Provided passage:

November 18, 2019

Roden wins Schottenstein Prize from Ohio State University

 

by Bill Snyder

Dan Roden, MD, Senior Vice President for Personalized Medicine at Vanderbilt University Medical Center, has been awarded the 2019 Jay and Jeanie Schottenstein Prize in Cardiovascular Sciences by The Ohio State University Wexner Medical Center’s Heart and Vascular Center, Ohio State officials announced Nov. 18.

Dan Roden, MD

Awarded biennially, the Schottenstein Prize honors leaders in the cardiovascular sciences who have made extraordinary and sustained contributions to improving health care. Roden will receive the prize and a $100,000 honorarium during a ceremony on the Wexner Medical Center campus in Columbus, Ohio, on Nov. 20.

“I am deeply honored to have been nominated and selected for this very prestigious award,” said Roden, who holds the endowed Sam L. Clark, MD, PhD Chair in the Vanderbilt University School of Medicine. “I am especially grateful to the Schottenstein family for their continued support of the academic mission.

“This award also recognizes our institution’s long-standing commitment to the ideas around personalized medicine, and to the many people with whom I have been privileged to work over my time here,” he added.

Established by a $2 million endowment from humanitarian philanthropists and longtime OSU supporters Jay and Jeanie Schottenstein, the prize is chartered to The Ohio State University Wexner Medical Center’s Heart and Vascular Center.

A native of Montreal, Canada, Roden received his medical degree from McGill University. After completing residency training in internal medicine in Montreal, he arrived at Vanderbilt in 1978 as a research fellow in the Division of Clinical Pharmacology and later as a fellow in cardiology.

Saved data entries
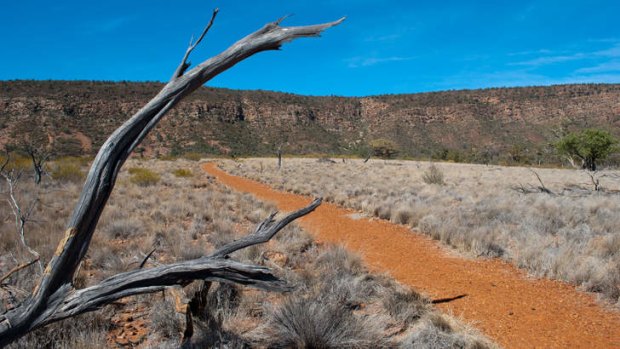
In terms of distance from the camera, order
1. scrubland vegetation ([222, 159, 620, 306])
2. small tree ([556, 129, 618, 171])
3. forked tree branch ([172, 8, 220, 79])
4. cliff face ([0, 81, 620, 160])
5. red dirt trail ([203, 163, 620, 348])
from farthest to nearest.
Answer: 1. cliff face ([0, 81, 620, 160])
2. small tree ([556, 129, 618, 171])
3. scrubland vegetation ([222, 159, 620, 306])
4. red dirt trail ([203, 163, 620, 348])
5. forked tree branch ([172, 8, 220, 79])

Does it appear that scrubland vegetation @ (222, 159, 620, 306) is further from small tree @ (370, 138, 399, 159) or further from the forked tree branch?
small tree @ (370, 138, 399, 159)

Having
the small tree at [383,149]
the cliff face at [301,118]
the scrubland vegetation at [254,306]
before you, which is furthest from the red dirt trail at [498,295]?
the cliff face at [301,118]

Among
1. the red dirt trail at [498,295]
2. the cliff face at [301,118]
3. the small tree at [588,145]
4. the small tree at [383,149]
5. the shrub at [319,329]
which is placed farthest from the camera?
the cliff face at [301,118]

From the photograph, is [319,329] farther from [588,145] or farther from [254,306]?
[588,145]

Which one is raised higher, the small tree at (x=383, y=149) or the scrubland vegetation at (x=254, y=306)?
the small tree at (x=383, y=149)

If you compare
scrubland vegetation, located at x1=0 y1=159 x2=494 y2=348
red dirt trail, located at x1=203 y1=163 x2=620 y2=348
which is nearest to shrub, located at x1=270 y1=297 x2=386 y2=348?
scrubland vegetation, located at x1=0 y1=159 x2=494 y2=348

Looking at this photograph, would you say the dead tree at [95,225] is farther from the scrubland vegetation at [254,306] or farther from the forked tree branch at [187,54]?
the scrubland vegetation at [254,306]

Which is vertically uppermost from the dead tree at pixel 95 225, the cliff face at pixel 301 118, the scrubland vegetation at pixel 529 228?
the cliff face at pixel 301 118

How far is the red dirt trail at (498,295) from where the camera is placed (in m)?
3.91

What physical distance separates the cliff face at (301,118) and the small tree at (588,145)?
37192 millimetres

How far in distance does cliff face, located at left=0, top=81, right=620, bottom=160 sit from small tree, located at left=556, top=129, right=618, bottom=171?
3719 centimetres

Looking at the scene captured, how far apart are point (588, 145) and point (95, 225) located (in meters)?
30.7

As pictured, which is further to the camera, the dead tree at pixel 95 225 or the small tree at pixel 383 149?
the small tree at pixel 383 149

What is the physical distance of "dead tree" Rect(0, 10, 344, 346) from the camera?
2037 millimetres
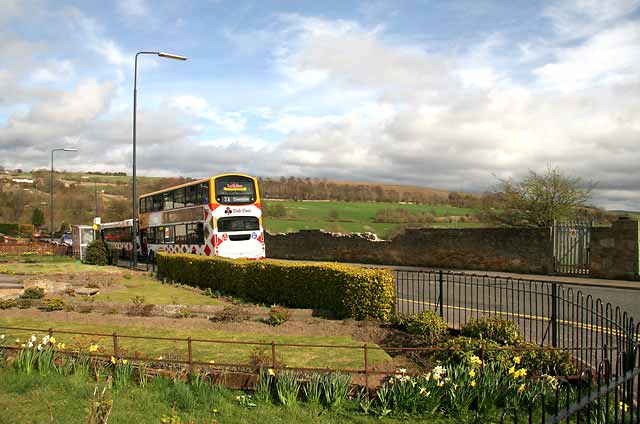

The problem: Write out the Schottenstein Prize article word for word, from "Established by a" down to "fellow in cardiology.". These items have no connection to the article about the Schottenstein Prize.

Exercise result:
Established by a $2 million endowment from humanitarian philanthropists and longtime OSU supporters Jay and Jeanie Schottenstein, the prize is chartered to The Ohio State University Wexner Medical Center’s Heart and Vascular Center.

A native of Montreal, Canada, Roden received his medical degree from McGill University. After completing residency training in internal medicine in Montreal, he arrived at Vanderbilt in 1978 as a research fellow in the Division of Clinical Pharmacology and later as a fellow in cardiology.